The Northeast is bearing the brunt of climate change in the nation, assaulted by heat waves, torrential rains, and flooding that are the result of human action, according to a federal report released Tuesday.
Over the past century, temperatures in Northeastern states have risen by 2 degrees Fahrenheit, and if heat-trapping gases increase at current rates, warming could spike as much as 10 degrees by the 2080s, prolonging bouts of extreme heat, taxing electrical systems, and disrupting ecosystems.

In the same time, the region’s precipitation has risen by more than 10 percent,and the worst storms here have brought significantly more rain and snow — a surge of more than 70 percent over the past 50 years and significantly more than other parts of the country.
As Northeast sea levels have climbed by a foot over the past century, coastal flooding has caused billions of dollars in damage and could get much worse as seas are projected to rise 1 to 4 feet by 2100, leaving much of Boston at risk of flooding.
“Heat waves, coastal flooding, and river flooding will pose a growing challenge to the region’s environmental, social, and economic systems,” the authors of the 841-page federal report wrote. “This will increase the vulnerability of the region’s residents, especially its most disadvantaged populations.”
The report provides a detailed look at how the United States is already experiencing grave impacts from increased carbon emissions. It also provides a thorough description of the coming challenges for the 64 million people living in the 12 states of the Northeast.
Congress in 1990 first ordered that scientific reports on climate change be conducted at least every four years. But this is only the third such report, because some administrations failed to comply.

--- DATA SECTION ---
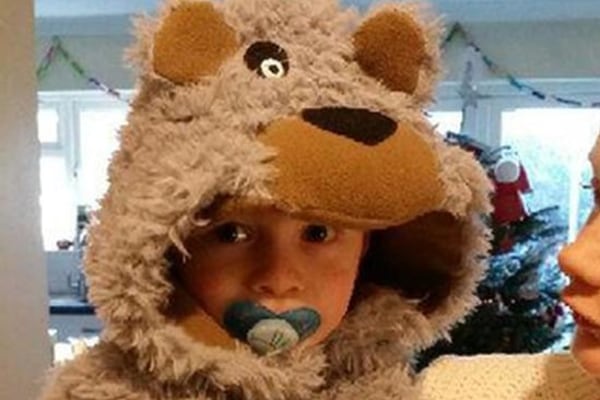 Be Happy Preschool Slough, St Pauls Church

--- REQUIRED ACTIONS ---
1. In the passage on the Northeast climate report, replace "federal report" with "government report" and reproduce the text from "The Northeast is" to "and disrupting ecosystems.".
2. From the passage on the Northeast climate report, list every amount by which a measure has already risen or is projected to rise, and name the measure for each.
3. Answer these questions from the passage on the Northeast climate report:
(a) How many pages long is the report?
(b) How many people live in the 12 states of the Northeast?
(c) In what year did Congress first order scientific reports on climate change?

--- SOLUTIONS TO THE TASKS ---
1.
The Northeast is bearing the brunt of climate change in the nation, assaulted by heat waves, torrential rains, and flooding that are the result of human action, according to a government report released Tuesday.
Over the past century, temperatures in Northeastern states have risen by 2 degrees Fahrenheit, and if heat-trapping gases increase at current rates, warming could spike as much as 10 degrees by the 2080s, prolonging bouts of extreme heat, taxing electrical systems, and disrupting ecosystems.

2.
- Temperatures in Northeastern states: risen by 2 degrees Fahrenheit over the past century
- Warming: could spike as much as 10 degrees by the 2080s
- The region's precipitation: risen by more than 10 percent
- Rain and snow from the worst storms: a surge of more than 70 percent over the past 50 years
- Northeast sea levels: climbed by a foot over the past century
- Seas: projected to rise 1 to 4 feet by 2100

3.
(a) 841 pages
(b) 64 million
(c) 1990